2. The method according to claim 1, characterized in that, The operational status data includes at least one of the following: The computing unit includes data on computing unit utilization, memory usage, network bandwidth utilization, battery status, temperature sensor data, task running status, and predicted computing resource requirements. The computing unit includes at least one of a central processing unit, a graphics processing unit, and an embedded neural network processor.
3. The method according to claim 2, characterized in that, The resource allocation strategy includes at least one of the following: The operating frequency adjustment strategy of the computing unit; Memory resource allocation or release strategies; Network bandwidth allocation strategy; The scheduling order of the currently running tasks; The concurrent execution mode of the currently running tasks.
4. The method according to claim 1, characterized in that, Determining the type and priority of each currently running task includes: Use machine learning models or rule engines to determine the type of each currently running task; The priority of each currently running task is determined based on its importance and real-time parameters.
5. The method according to any one of claims 1 to 4, characterized in that, The resource allocation model includes any of the following: Reinforcement learning models, deep Q-network models, fuzzy logic models, genetic algorithm models, and Bayesian optimization models.
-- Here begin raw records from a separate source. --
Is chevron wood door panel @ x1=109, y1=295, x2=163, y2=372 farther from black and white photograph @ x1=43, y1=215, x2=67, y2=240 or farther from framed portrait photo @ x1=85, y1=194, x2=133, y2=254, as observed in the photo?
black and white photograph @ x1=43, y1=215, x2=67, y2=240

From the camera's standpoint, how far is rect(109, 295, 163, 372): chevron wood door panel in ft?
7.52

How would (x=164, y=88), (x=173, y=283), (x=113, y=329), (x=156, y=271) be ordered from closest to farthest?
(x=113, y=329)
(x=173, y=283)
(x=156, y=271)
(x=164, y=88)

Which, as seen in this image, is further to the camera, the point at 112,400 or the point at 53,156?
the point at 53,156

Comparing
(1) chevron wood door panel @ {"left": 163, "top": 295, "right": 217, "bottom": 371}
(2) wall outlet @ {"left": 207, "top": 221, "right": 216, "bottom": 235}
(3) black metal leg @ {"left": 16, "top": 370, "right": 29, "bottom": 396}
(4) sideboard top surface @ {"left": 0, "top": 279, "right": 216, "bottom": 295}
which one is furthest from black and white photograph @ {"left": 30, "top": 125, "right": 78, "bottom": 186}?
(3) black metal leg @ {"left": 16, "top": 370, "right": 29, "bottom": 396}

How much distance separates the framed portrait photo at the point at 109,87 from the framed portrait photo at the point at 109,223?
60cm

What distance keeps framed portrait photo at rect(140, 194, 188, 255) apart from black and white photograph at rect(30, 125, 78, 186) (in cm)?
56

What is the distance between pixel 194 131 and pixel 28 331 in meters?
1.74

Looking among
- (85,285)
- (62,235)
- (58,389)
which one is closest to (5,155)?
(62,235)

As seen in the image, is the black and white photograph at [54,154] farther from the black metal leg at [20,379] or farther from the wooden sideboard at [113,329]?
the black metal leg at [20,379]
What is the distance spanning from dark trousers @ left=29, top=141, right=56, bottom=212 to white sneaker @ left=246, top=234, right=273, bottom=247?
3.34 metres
6. The method according to claim 1, characterized in that, The method further includes: Monitor the performance parameters and user feedback information of the electronic device; The parameters of the resource allocation model and the resource allocation strategy are adjusted based on the performance parameters of the electronic device and user feedback information.
7. A resource allocation and multi-task collaborative management device, characterized in that, The device includes: The acquisition module is used to acquire the operating status data of the electronic device; The determination module is used to determine the type and priority of each currently running task, as well as the dependencies between the currently running tasks; The processing module is used to generate a resource allocation strategy based on the running status data, the type and priority of each currently running task, and the dependencies between each currently running task, using a preset resource allocation model. The adjustment module is used to adjust the computing resource allocation parameters of the electronic device, as well as the scheduling order and / or concurrent execution mode of each currently running task, according to the resource allocation strategy.
8. An electronic device, characterized in that, include: Memory, processor; The memory stores computer-executed instructions; The processor executes computer execution instructions stored in the memory, causing the processor to perform the resource allocation and multi-task collaborative management method as described in any one of claims 1-6.
9. A computer-readable storage medium, characterized in that, The computer-readable storage medium stores computer-executable instructions, which, when executed by a processor, are used to implement the resource allocation and multi-task collaborative management method as described in any one of claims 1-6.
10. A computer program product, characterized in that, It includes a computer program that, when executed by a processor, implements the resource allocation and multi-task collaborative management method as described in any one of claims 1-6.